Conclusion: DEB-TACE had similar therapeutic effects to those of cTACE. Furthermore, major complications in both therapies were similar. The superiority of DEB-TACE over cTACE remains unclear, and further research with high-quality evidence is needed.
Keywords: Drug-eluting beads, hepatocellular carcinoma, transarterial chemoembolization
How to cite this article:
Wang H, Cao C, Wei X, Shen K, Shu Y, Wan X, Sun J, Ren X, Dong Y, Liu Y, Zhai B. A comparison between drug-eluting bead-transarterial chemoembolization and conventional transarterial chemoembolization in patients with hepatocellular carcinoma: A meta-analysis of six randomized controlled trials. J Can Res Ther 2020;16:243-9 |
How to cite this URL:
Wang H, Cao C, Wei X, Shen K, Shu Y, Wan X, Sun J, Ren X, Dong Y, Liu Y, Zhai B. A comparison between drug-eluting bead-transarterial chemoembolization and conventional transarterial chemoembolization in patients with hepatocellular carcinoma: A meta-analysis of six randomized controlled trials. J Can Res Ther [serial online] 2020 [cited 2022 Mar 6];16:243-9. Available from: https://www.cancerjournal.net/text.asp?2020/16/2/243/285216 |
FNx01Hongye Wang, Cheng Cao and Xiyi Wei contributed equally to this work.
| > Introduction | |  |
Hepatocellular carcinoma (HCC) is one of the most prevalent cancers worldwide, responsible for approximately 1 million death/year.[1] Infection of hepatits B virus (HBV) and hepatitis C virus (HCV) is the leading cause of HCC in China. In addition, most patients suffer from infection-induced liver cirrhosis before it deteriorates to HCC.[2] More than 500,000 new cases are diagnosed each year, and most patients have already progressed to the advanced stage at diagnosis.[3] Despite the availability of curative therapies for early-stage HCC, such as liver transplantation, surgical resection, radiofrequency ablation, and percutaneous alcohol injection, the prognosis of intermediate HCC remains poor.[4]

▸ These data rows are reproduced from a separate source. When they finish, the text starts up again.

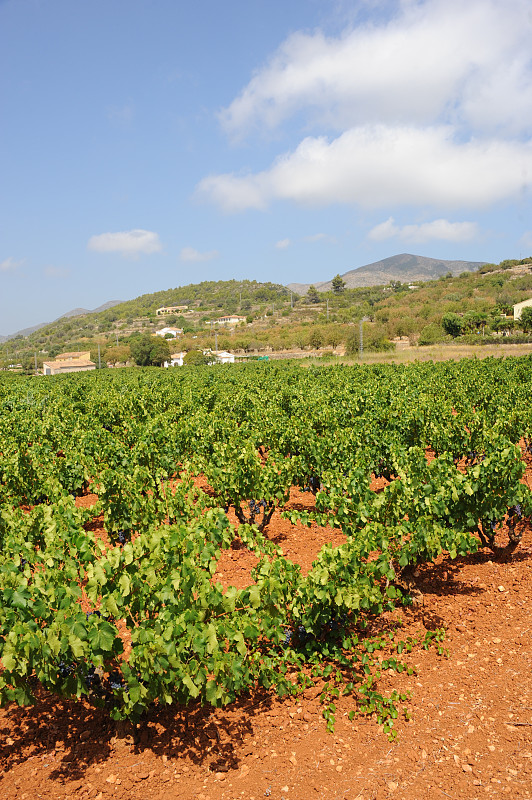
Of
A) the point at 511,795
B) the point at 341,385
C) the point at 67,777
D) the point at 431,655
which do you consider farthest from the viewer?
the point at 341,385

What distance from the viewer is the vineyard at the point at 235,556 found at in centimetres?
385

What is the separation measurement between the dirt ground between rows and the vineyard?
179mm

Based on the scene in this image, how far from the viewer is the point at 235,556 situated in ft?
25.8

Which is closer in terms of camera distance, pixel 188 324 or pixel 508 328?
pixel 508 328

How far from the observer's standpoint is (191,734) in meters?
4.28

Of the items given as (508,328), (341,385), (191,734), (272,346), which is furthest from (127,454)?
(272,346)

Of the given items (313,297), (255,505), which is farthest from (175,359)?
(313,297)

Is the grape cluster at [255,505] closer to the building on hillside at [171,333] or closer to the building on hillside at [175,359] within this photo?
the building on hillside at [175,359]

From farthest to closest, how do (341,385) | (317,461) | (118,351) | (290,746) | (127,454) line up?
(118,351)
(341,385)
(127,454)
(317,461)
(290,746)

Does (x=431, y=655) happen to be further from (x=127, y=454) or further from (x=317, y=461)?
(x=127, y=454)

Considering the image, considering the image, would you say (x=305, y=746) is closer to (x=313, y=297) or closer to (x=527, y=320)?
(x=527, y=320)

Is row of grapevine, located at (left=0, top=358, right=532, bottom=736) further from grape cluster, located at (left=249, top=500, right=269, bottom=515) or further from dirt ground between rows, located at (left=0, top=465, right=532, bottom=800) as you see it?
dirt ground between rows, located at (left=0, top=465, right=532, bottom=800)

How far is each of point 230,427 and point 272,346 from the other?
8015cm

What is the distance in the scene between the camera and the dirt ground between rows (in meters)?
3.73
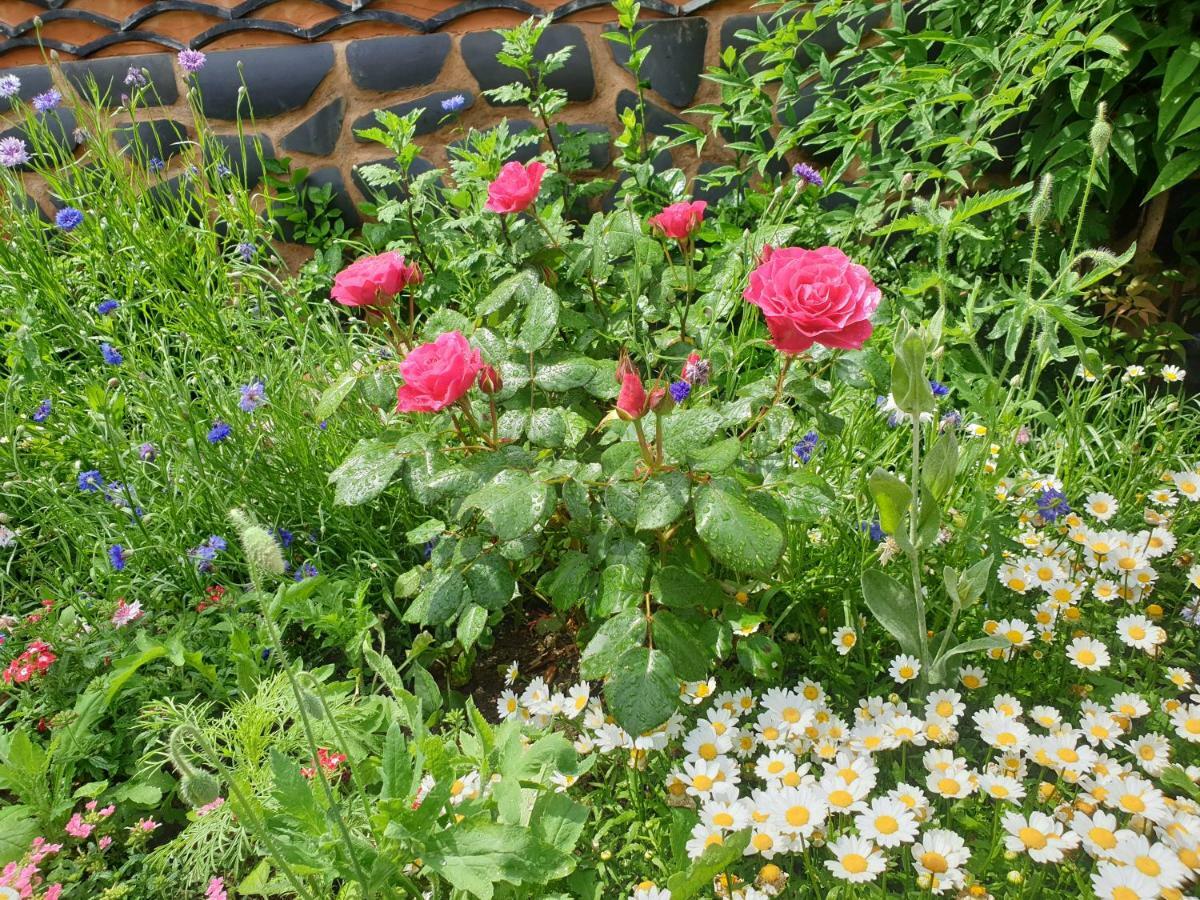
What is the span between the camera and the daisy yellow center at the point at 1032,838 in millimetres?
1148

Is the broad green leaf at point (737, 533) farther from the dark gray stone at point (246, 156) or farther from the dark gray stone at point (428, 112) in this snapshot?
the dark gray stone at point (246, 156)

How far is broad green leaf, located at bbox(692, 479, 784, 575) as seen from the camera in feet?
4.12

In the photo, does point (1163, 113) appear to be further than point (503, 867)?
Yes

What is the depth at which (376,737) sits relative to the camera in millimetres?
1528

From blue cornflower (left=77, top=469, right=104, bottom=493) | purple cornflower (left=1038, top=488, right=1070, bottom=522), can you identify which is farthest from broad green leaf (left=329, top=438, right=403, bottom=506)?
purple cornflower (left=1038, top=488, right=1070, bottom=522)

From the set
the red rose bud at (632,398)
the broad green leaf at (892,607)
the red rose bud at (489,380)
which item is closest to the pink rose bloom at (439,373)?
the red rose bud at (489,380)

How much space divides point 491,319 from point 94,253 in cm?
149

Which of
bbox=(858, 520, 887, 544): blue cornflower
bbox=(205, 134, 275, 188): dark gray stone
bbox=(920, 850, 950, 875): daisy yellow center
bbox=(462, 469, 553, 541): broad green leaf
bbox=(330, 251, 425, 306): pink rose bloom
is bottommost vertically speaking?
bbox=(858, 520, 887, 544): blue cornflower

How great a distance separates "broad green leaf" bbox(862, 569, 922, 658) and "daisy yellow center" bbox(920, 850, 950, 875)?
381 millimetres

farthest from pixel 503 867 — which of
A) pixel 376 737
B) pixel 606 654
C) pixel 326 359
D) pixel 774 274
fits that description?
pixel 326 359

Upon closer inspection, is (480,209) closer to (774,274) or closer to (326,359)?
(326,359)

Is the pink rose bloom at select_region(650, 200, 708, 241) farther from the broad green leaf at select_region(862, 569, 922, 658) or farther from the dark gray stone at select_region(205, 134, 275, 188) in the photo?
the dark gray stone at select_region(205, 134, 275, 188)

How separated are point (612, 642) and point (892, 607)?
496 millimetres

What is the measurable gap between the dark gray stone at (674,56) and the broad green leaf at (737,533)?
2.12m
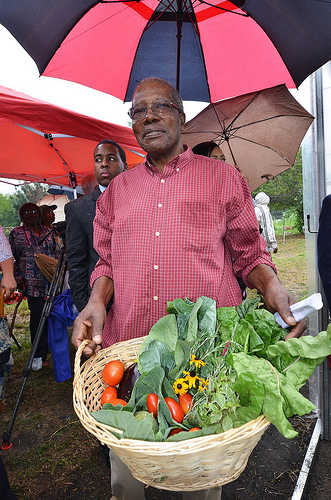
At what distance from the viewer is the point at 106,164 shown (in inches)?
120

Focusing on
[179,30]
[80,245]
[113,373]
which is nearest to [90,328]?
[113,373]

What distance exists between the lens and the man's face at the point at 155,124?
1.63 m

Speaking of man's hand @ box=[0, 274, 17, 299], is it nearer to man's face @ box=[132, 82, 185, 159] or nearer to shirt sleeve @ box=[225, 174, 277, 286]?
man's face @ box=[132, 82, 185, 159]

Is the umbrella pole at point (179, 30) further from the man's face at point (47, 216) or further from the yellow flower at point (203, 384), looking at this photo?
the man's face at point (47, 216)

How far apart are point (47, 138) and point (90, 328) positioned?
3978 millimetres

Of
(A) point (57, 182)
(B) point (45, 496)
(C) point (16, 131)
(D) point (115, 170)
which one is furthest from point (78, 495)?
(A) point (57, 182)

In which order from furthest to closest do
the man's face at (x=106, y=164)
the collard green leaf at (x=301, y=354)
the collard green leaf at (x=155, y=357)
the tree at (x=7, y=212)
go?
the tree at (x=7, y=212) < the man's face at (x=106, y=164) < the collard green leaf at (x=155, y=357) < the collard green leaf at (x=301, y=354)

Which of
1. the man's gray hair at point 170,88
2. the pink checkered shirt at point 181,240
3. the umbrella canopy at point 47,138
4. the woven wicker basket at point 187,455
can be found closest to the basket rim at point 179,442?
the woven wicker basket at point 187,455

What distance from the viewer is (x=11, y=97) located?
120 inches

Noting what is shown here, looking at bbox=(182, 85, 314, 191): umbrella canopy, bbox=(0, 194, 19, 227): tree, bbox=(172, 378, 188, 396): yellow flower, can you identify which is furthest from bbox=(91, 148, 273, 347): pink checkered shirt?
bbox=(0, 194, 19, 227): tree

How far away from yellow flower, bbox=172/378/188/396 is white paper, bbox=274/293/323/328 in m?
0.45

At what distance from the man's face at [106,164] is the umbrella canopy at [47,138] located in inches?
26.1

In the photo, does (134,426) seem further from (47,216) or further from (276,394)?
(47,216)

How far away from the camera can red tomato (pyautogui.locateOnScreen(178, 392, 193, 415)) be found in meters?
1.19
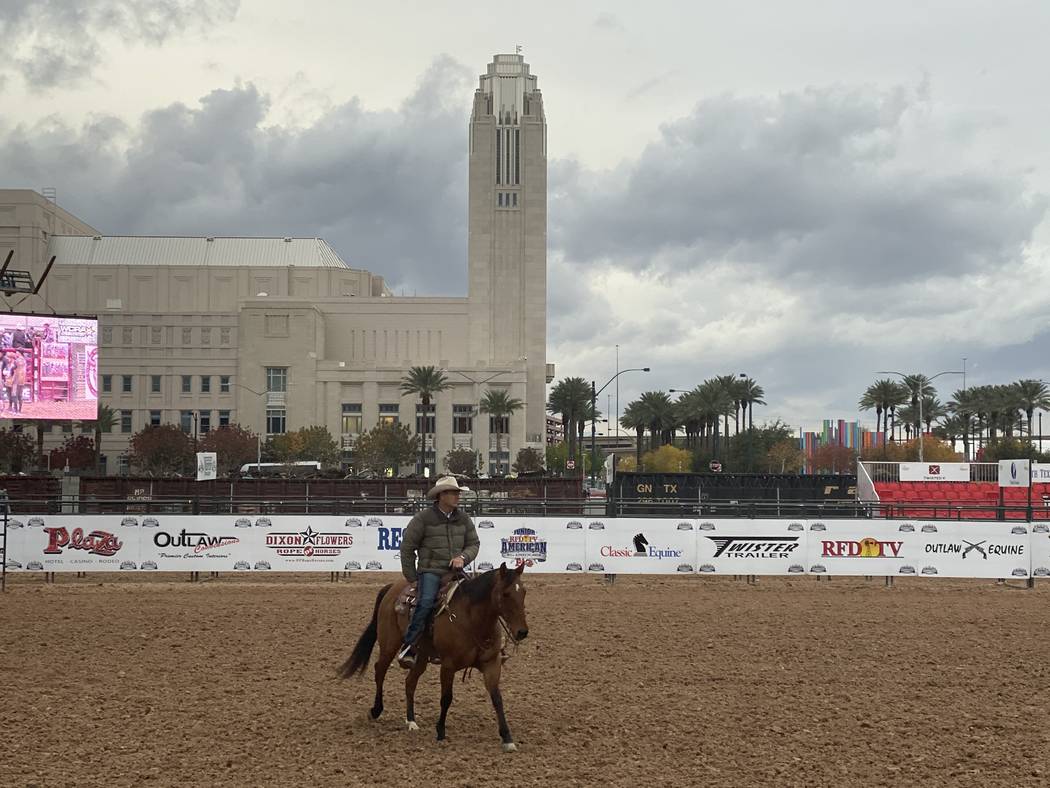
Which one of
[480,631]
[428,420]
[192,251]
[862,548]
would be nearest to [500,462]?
[428,420]

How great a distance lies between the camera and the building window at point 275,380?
137 meters

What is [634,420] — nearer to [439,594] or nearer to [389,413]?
[389,413]

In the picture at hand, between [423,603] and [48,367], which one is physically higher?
[48,367]

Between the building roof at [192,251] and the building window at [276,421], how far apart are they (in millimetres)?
27092

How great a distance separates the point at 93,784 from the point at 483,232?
140912mm

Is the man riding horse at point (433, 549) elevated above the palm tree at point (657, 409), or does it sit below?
below

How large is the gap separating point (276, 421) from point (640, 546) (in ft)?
373

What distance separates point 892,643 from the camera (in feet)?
56.4

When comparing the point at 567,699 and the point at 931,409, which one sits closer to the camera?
the point at 567,699

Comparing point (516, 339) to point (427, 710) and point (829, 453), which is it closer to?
point (829, 453)

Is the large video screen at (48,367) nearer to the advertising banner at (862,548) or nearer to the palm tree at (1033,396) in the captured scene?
the advertising banner at (862,548)

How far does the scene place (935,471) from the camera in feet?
187

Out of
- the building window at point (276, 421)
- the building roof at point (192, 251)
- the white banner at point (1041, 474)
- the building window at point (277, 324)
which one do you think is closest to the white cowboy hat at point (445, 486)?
the white banner at point (1041, 474)

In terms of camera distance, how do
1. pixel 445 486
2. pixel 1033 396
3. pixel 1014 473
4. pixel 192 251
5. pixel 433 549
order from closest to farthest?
pixel 445 486
pixel 433 549
pixel 1014 473
pixel 1033 396
pixel 192 251
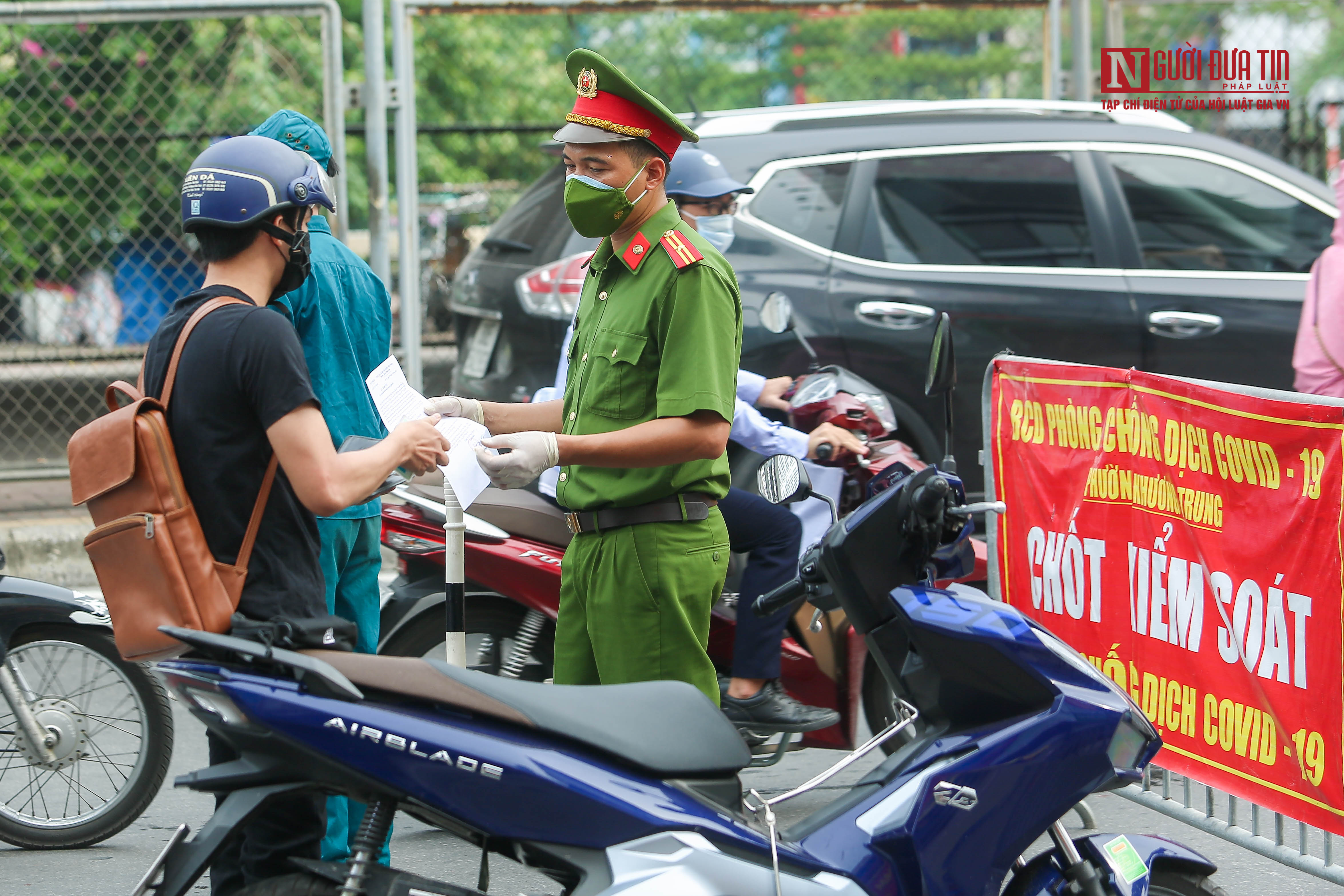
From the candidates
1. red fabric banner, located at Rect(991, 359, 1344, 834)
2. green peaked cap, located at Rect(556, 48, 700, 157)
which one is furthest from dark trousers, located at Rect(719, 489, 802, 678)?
green peaked cap, located at Rect(556, 48, 700, 157)

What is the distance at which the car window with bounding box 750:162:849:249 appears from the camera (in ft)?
18.6

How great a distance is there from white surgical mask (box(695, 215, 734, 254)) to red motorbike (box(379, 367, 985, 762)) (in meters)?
0.52

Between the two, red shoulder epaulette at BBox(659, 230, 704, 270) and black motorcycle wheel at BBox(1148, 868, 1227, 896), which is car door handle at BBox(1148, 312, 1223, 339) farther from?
black motorcycle wheel at BBox(1148, 868, 1227, 896)

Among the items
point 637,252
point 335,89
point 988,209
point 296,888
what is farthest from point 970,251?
point 296,888

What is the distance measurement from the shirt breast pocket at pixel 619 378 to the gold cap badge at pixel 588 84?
0.51 m

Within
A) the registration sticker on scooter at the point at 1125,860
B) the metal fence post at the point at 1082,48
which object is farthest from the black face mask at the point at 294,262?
the metal fence post at the point at 1082,48

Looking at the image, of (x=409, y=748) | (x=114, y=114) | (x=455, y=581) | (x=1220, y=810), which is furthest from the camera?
(x=114, y=114)

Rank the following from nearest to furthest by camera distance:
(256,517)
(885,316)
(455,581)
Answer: (256,517)
(455,581)
(885,316)

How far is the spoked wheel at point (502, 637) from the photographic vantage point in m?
4.05

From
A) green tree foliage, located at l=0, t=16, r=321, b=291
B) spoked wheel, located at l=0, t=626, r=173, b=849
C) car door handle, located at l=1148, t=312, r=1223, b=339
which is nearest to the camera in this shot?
spoked wheel, located at l=0, t=626, r=173, b=849

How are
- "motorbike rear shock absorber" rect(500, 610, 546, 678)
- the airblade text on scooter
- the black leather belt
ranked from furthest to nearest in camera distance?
"motorbike rear shock absorber" rect(500, 610, 546, 678)
the black leather belt
the airblade text on scooter

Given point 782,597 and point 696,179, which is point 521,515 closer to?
point 696,179

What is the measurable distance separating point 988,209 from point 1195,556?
9.87 feet

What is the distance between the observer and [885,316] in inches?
223
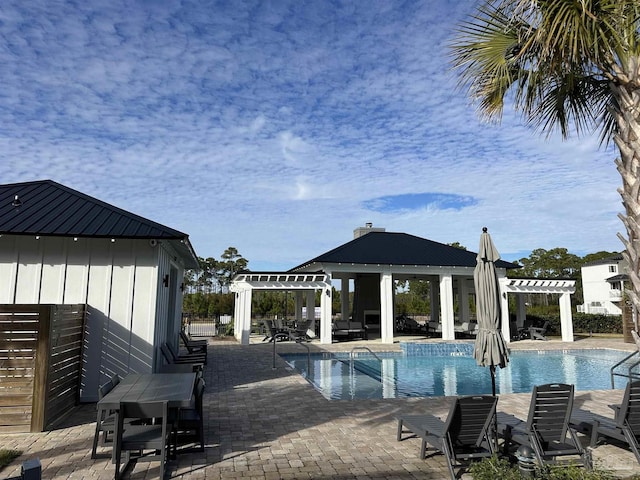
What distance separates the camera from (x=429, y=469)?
16.0ft

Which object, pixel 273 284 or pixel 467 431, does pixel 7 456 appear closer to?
pixel 467 431

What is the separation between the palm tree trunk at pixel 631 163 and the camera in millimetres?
3816

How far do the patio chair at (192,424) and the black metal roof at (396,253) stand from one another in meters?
14.1

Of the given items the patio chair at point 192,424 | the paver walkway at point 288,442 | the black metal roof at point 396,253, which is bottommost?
the paver walkway at point 288,442

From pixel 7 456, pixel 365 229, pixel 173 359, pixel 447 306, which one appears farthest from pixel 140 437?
pixel 365 229

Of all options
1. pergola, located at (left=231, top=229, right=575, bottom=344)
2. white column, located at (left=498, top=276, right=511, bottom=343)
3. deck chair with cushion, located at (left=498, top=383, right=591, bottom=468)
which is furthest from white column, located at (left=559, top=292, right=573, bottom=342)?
deck chair with cushion, located at (left=498, top=383, right=591, bottom=468)

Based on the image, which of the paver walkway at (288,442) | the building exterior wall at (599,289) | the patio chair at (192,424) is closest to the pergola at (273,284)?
the paver walkway at (288,442)

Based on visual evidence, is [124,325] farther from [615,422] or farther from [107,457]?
[615,422]

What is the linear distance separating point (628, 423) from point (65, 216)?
1011 cm

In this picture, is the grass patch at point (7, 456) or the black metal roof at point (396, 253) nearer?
the grass patch at point (7, 456)

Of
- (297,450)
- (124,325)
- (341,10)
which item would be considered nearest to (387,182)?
(341,10)

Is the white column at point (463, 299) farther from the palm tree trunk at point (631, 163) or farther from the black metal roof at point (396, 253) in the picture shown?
the palm tree trunk at point (631, 163)

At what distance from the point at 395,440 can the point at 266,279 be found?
1372 centimetres

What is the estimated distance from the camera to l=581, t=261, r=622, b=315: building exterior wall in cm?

According to the guidelines of the American Association for the Study of Liver Disease, one of the recommended therapies for unresectable intermediate HCC (Barcelona clinic liver cancer (BCLC) Stage B, multifocal HCC, or large carcinoma with no vascular invasion nor extra-hepatic metastasis and with a Child-Pugh score of A/B) is transarterial chemoembolization (TACE).[5],[6] Liver tumors are sensitive to hypoxia, and TACE utilizes gelatin for embolization of the blood vessels that nurture the tumor and for delivering lipiodol and epirubicin to increase the local drug concentration, leading to tumor infraction and necrosis.[7] Some randomized controlled trials (RCTs) have confirmed that patients can benefit from TACE, and that a combination of TACE and other therapies can improve patient survival.[8],[9],[10]
Although conventional (c) TACE has achieved remarkable results in clinical cases, a modified technique was developed to increase the efficiency and safety of this therapy. Drug-eluting bead (DEB)-TACE wasfirst introduced in 2006 and was included in the treatment criteria of some hepatology centers.[11] This novel embolization and drug delivery system adopts DEB, which can release doxorubicin slowly. It increases the local drug concentration while decreasing the peak serum drug concentration to 10%.[12] Some cohort studies found that the median survival period of patients who received DEB-TACE was more than 4 years.[13],[14]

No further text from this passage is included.